The simplest version is a fetch tool that retrieves a URL and returns its content. Claude Code already has web access through MCP, so the pattern often looks like this: the developer adds an MCP server, the server provides a tool that returns documentation content, and Claude Code uses that content to understand a library, API, or framework it was not trained on.
# Add a docs-serving MCP server to Claude Code
claude mcp add --transport http my-docs-server https://docs-mcp.example.com/mcpWhy Documentation URLs Matter
LLMs have training cutoffs. Libraries release new versions. APIs change their schemas. When Claude Code encounters a library it does not know well, it either hallucinates the API or asks you for help. An MCP server that serves current documentation solves this by giving the assistant access to the latest reference material on demand.
This is different from RAG. RAG systems retrieve chunks of documentation based on semantic similarity to a query. An MCP docs tool gives the assistant the ability to request specific pages or sections of documentation -- more like looking up a reference manual than searching through a knowledge base.
Building a Docs MCP Server
A minimal docs MCP server needs one tool: a function that takes a documentation path and returns its content. Here is the basic structure using the MCP SDK:
import { McpServer } from "@modelcontextprotocol/sdk/server/mcp.js";
import { z } from "zod";
const server = new McpServer({ name: "docs-server", version: "1.0.0" });
server.tool(
"get_docs",
"Retrieve documentation for a specific topic",
{ topic: z.string().describe("The documentation topic or path") },
async ({ topic }) => {
const content = await fetchDocsContent(topic);
return {
content: [{ type: "text", text: content }],
};
}
);The fetchDocsContent function can pull from a static site, a CMS, a Git repository, or any other source. The MCP server acts as a bridge between the documentation source and the AI assistant.
Real-World Examples
Several MCP servers already follow this pattern in production:
- Framework documentation servers: Serve the latest docs for frameworks like Next.js, SvelteKit, or Astro so the assistant uses current APIs instead of outdated training data
- API reference servers: Expose OpenAPI specs or API reference pages so the assistant can generate correct API calls without guessing at parameter names
- Internal knowledge bases: Companies run private MCP servers that expose internal documentation, style guides, and architecture decisions to their engineering team's AI assistants
- Search API documentation: Services like Scavio expose their API docs through MCP, letting the assistant learn the available tools and parameters without the developer explaining them
The Skill Emergence
What makes this pattern powerful is that the assistant does not just read the documentation -- it synthesizes it into a skill. After reading Scavio's API docs through an MCP tool, Claude Code can write correct API calls, handle error responses, and use advanced features like filters and pagination without the developer providing examples.
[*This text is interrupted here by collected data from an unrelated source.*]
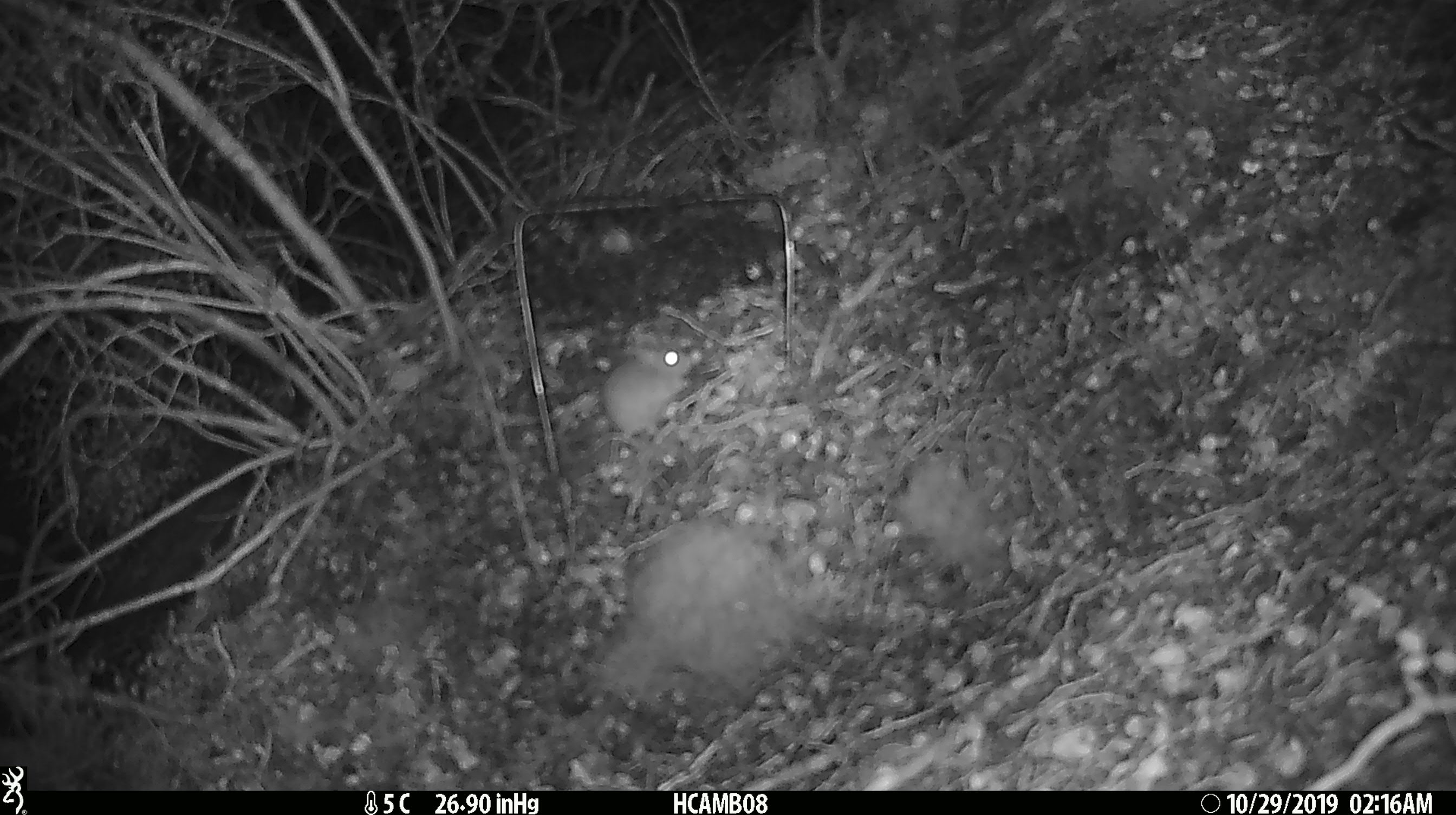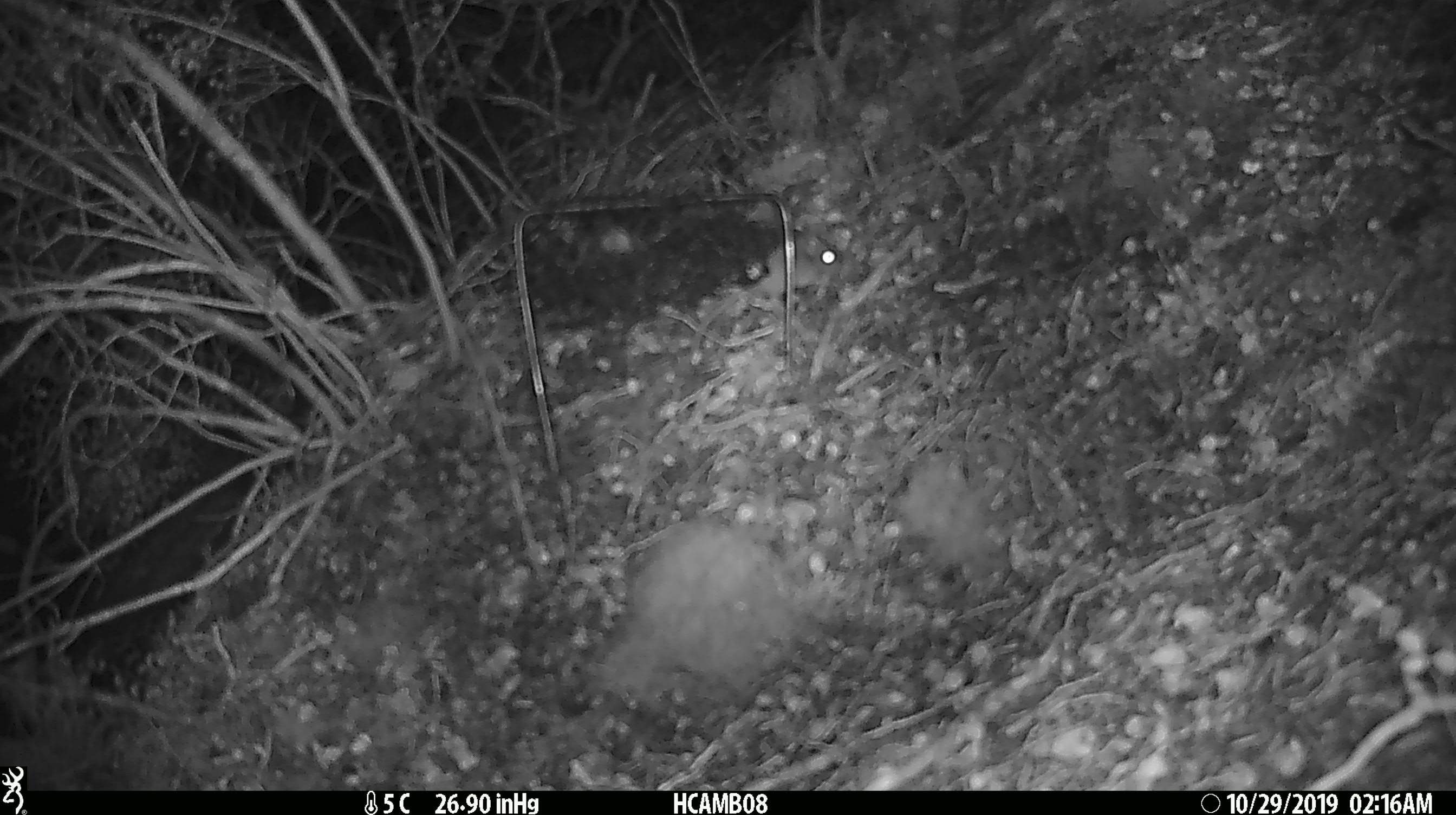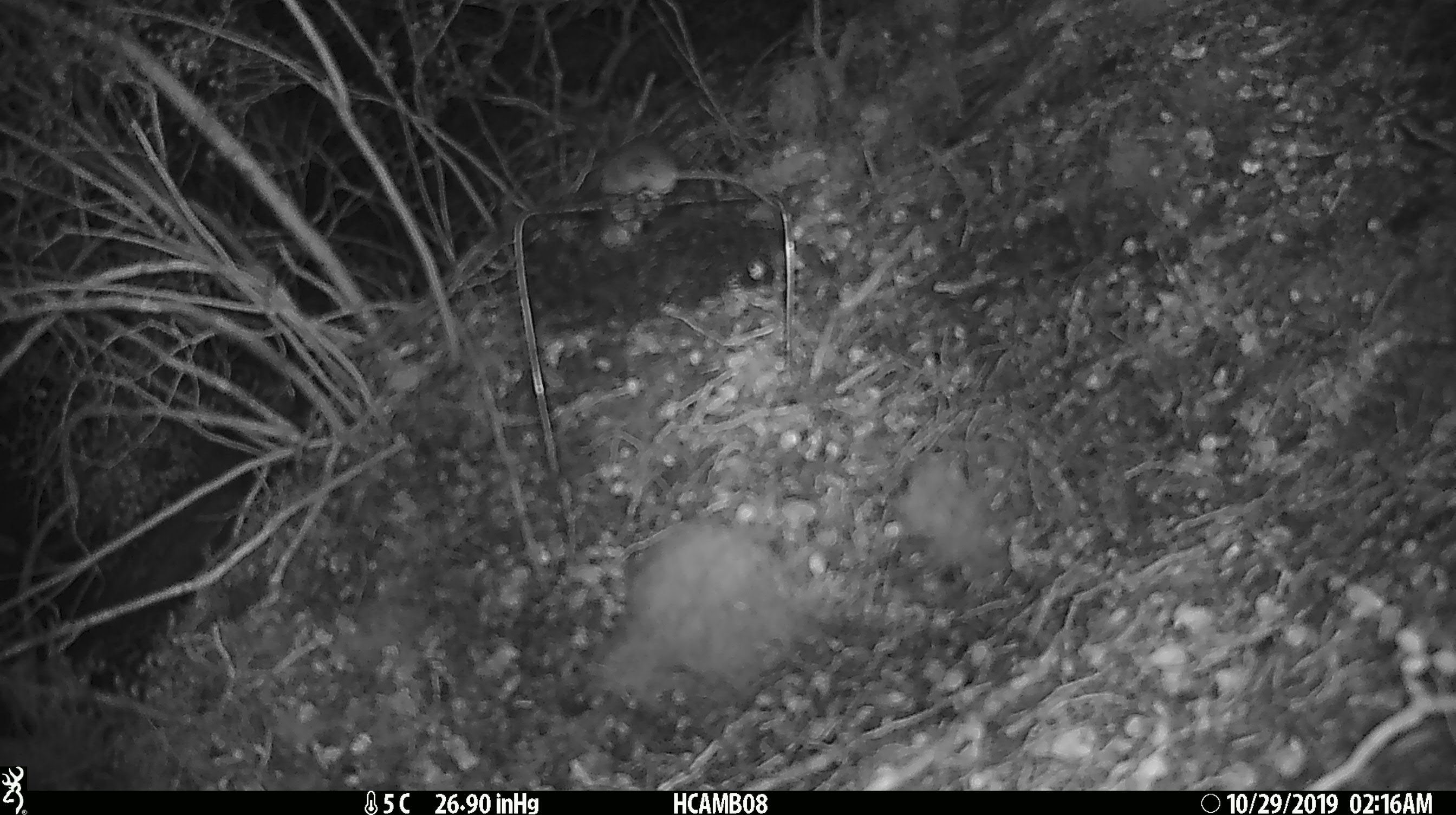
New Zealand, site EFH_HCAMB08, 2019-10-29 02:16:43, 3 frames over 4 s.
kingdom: Animalia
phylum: Chordata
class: Mammalia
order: Rodentia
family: Muridae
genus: Mus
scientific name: Mus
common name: mouse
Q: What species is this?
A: Mouse (Mus).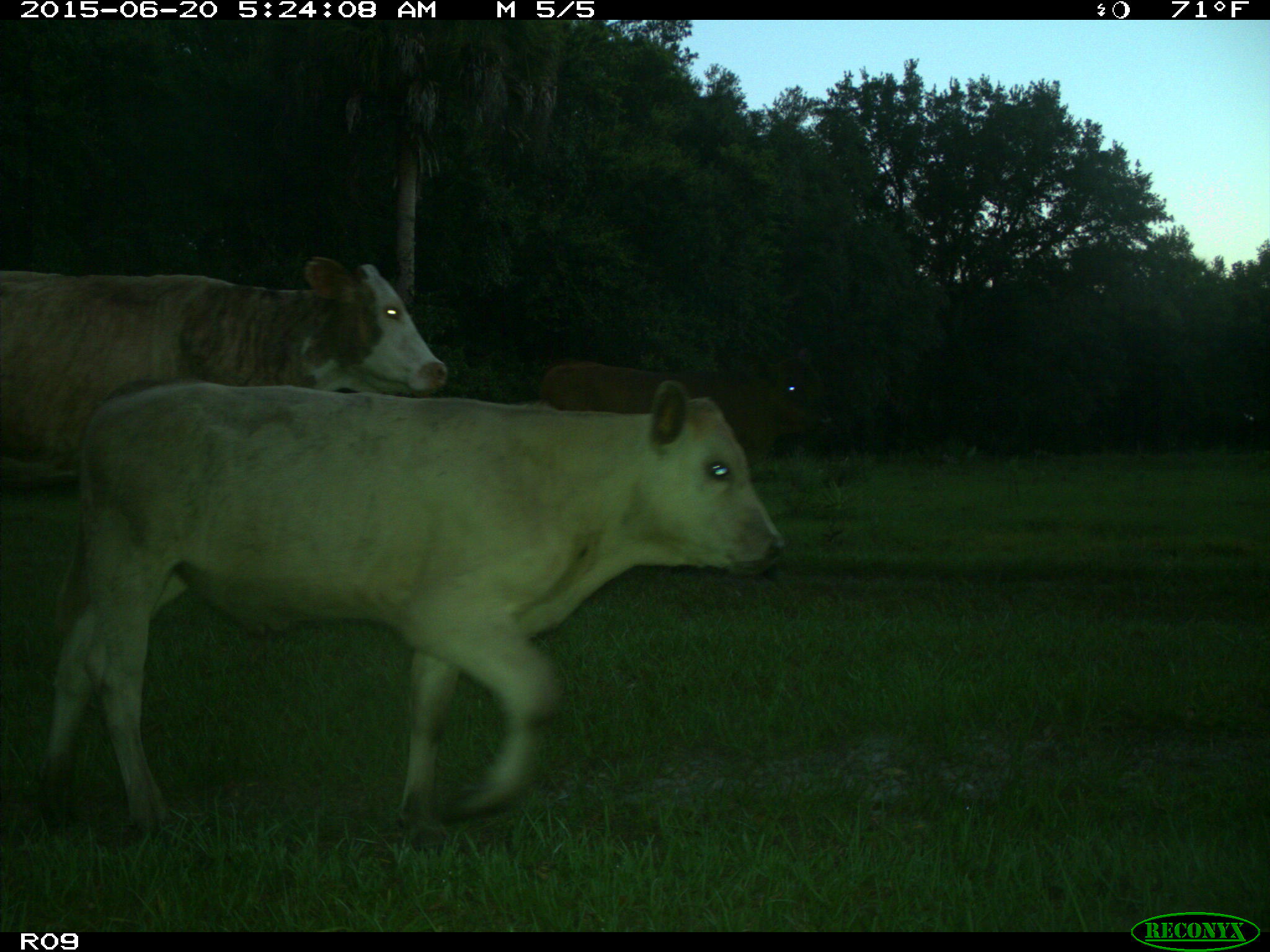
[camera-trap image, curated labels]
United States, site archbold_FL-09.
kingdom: Animalia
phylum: Chordata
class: Mammalia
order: Artiodactyla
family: Bovidae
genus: Bos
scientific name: Bos taurus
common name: domestic cow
Bos taurus (domestic cow).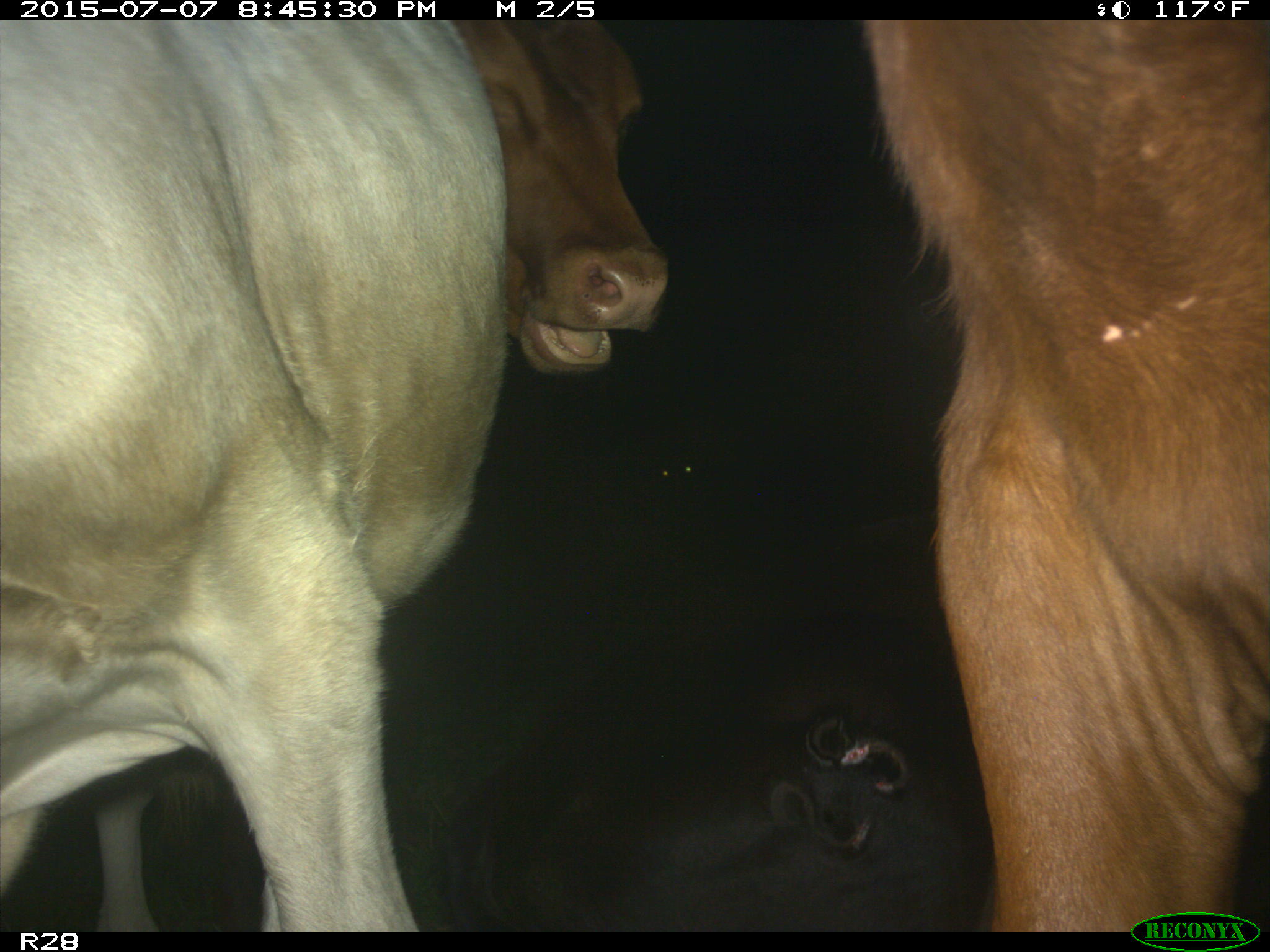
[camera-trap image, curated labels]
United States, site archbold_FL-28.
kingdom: Animalia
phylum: Chordata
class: Mammalia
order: Artiodactyla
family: Bovidae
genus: Bos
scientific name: Bos taurus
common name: domestic cow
This is emergent behavior. The MCP server does not teach the assistant a skill directly. It provides raw documentation that the assistant converts into working knowledge through its own reasoning. The quality of the documentation directly determines the quality of the skill.
Limitations and Trade-offs
Documentation-as-MCP has real constraints:
- Each documentation fetch consumes tokens from the assistant's context window -- large docs may not fit
- The assistant decides when to fetch docs, which means it sometimes does not look up information it should
- Documentation quality varies -- poorly written docs produce poorly informed assistants
- There is no caching standard in MCP yet, so repeated fetches of the same page waste tokens and latency
Despite these limitations, the pattern works well enough that it is becoming a default part of the Claude Code workflow for teams working with rapidly evolving APIs and libraries.